Task directions: Reproduce the items below word for word, from the very first line through the line that contains "17703 millimetres", including both.

== Source data ==

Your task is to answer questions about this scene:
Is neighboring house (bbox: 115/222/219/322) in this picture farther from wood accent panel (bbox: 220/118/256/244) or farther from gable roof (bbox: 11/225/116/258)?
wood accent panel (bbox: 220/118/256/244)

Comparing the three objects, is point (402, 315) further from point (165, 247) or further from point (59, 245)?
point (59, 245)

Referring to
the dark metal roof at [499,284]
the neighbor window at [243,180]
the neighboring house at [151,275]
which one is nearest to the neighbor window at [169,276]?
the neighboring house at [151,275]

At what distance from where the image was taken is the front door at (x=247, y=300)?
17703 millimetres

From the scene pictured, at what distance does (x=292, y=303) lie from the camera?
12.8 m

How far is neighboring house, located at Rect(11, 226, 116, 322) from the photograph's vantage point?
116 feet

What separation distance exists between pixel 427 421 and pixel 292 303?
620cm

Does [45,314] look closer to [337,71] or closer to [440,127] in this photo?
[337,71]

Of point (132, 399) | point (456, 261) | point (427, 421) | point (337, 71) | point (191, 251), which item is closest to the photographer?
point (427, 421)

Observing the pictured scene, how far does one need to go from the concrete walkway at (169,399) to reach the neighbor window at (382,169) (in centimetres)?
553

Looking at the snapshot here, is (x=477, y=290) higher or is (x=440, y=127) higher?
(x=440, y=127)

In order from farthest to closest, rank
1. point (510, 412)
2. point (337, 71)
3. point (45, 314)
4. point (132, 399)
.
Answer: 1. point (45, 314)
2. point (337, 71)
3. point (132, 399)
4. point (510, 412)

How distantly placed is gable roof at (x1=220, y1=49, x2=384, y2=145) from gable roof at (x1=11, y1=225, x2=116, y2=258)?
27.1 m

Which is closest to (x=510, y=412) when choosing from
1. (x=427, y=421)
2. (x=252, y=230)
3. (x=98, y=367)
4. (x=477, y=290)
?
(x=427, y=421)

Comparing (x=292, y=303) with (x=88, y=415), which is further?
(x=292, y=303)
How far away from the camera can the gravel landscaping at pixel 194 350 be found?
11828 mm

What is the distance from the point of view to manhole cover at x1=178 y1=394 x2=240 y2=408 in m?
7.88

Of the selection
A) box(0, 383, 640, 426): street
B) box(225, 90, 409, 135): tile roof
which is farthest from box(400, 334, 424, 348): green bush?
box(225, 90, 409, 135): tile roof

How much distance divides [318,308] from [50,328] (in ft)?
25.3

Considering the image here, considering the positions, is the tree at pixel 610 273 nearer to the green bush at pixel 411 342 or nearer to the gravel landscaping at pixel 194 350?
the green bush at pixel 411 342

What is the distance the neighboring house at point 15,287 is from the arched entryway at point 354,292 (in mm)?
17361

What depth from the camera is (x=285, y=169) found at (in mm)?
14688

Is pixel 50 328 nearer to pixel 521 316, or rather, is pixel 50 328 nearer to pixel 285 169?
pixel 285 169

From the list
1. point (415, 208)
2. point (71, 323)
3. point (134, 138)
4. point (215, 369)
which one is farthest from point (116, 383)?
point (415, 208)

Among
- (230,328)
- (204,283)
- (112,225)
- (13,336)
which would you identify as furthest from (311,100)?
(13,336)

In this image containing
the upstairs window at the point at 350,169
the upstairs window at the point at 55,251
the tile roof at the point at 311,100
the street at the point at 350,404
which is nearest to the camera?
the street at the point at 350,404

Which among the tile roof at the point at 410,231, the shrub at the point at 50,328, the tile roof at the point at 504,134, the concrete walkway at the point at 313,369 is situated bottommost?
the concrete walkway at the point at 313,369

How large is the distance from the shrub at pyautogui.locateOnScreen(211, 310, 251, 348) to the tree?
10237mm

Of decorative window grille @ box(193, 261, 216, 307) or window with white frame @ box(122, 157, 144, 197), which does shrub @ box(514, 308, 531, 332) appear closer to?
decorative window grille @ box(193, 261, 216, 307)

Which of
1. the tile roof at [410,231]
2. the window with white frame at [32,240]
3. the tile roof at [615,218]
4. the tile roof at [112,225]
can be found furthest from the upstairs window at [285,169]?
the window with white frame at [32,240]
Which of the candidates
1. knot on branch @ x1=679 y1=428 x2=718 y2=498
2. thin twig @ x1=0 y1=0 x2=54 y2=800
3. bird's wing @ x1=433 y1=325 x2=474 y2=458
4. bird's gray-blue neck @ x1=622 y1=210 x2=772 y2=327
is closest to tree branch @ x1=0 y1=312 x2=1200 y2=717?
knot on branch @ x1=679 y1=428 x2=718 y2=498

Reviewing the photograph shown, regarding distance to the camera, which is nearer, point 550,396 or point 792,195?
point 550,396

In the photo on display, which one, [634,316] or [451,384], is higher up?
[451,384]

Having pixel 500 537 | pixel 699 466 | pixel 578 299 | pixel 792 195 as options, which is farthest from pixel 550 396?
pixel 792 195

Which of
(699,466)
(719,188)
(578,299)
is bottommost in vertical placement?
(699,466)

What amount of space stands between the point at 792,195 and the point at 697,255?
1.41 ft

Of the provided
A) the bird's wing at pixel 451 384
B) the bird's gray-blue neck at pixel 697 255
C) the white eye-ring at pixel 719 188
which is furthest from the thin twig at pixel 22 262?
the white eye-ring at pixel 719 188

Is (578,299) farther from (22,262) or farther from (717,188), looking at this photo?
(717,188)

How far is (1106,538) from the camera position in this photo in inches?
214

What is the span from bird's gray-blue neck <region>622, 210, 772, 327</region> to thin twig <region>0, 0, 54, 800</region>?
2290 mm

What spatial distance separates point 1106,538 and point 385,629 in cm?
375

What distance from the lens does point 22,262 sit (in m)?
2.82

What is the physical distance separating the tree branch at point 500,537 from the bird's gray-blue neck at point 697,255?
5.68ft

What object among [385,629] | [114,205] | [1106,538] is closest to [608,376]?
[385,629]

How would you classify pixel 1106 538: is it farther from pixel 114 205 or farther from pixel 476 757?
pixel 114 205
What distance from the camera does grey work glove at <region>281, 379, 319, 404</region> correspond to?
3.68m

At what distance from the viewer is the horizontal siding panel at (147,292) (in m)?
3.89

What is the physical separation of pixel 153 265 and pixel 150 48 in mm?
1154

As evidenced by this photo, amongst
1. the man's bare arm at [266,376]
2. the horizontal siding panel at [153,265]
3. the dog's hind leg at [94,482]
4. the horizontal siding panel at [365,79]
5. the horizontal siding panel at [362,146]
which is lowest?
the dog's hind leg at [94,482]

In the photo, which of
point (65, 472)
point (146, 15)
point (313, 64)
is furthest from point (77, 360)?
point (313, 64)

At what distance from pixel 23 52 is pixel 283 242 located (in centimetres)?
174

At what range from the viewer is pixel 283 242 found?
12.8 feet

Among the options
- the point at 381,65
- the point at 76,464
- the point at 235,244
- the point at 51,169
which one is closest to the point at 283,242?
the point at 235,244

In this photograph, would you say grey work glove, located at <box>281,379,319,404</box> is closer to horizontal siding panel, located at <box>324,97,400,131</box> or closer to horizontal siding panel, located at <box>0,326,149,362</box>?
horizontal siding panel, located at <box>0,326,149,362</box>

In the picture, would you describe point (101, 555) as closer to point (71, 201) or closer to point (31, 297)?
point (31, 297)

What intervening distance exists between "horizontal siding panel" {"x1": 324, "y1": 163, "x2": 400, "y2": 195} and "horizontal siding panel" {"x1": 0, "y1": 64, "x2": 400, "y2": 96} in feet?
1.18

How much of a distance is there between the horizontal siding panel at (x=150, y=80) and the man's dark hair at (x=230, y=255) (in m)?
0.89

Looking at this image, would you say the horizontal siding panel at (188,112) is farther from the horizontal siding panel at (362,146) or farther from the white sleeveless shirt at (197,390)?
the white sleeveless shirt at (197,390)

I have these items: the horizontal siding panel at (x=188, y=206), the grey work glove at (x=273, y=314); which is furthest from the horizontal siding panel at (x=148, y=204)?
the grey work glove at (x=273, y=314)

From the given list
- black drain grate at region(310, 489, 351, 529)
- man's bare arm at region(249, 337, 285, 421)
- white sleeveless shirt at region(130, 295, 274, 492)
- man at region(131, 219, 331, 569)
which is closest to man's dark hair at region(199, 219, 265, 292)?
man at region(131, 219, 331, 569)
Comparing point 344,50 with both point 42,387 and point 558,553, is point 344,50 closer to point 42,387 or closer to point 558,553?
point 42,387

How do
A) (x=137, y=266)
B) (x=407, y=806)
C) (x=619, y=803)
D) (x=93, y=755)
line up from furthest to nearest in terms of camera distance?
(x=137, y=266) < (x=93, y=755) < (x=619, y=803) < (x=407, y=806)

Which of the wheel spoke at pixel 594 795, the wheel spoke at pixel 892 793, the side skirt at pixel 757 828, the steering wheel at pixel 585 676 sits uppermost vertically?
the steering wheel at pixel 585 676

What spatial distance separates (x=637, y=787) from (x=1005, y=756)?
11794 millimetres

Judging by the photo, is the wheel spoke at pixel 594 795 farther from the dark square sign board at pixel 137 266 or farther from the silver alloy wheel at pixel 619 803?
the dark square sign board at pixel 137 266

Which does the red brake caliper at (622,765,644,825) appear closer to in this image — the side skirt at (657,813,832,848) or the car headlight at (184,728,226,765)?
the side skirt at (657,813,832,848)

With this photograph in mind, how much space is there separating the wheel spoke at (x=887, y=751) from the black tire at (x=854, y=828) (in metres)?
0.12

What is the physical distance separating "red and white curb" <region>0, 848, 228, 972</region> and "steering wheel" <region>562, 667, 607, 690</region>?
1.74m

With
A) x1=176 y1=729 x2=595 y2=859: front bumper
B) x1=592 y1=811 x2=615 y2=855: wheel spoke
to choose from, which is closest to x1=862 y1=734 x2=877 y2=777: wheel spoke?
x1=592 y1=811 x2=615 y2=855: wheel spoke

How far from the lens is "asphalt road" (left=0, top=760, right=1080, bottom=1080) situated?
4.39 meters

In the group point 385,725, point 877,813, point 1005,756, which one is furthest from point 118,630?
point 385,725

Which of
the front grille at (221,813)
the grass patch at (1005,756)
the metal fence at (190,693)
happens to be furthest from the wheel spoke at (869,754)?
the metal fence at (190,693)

===

Task answer:
Your task is to answer questions about this scene:
Is neighboring house (bbox: 115/222/219/322) in this picture farther from wood accent panel (bbox: 220/118/256/244) or farther from gable roof (bbox: 11/225/116/258)?
wood accent panel (bbox: 220/118/256/244)

Comparing the three objects, is point (402, 315) further from point (165, 247) or further from point (59, 245)?
point (59, 245)

Referring to
the dark metal roof at [499,284]
the neighbor window at [243,180]
the neighboring house at [151,275]
which one is nearest to the neighbor window at [169,276]?
the neighboring house at [151,275]

At what distance from where the image was taken is the front door at (x=247, y=300)?
17703 millimetres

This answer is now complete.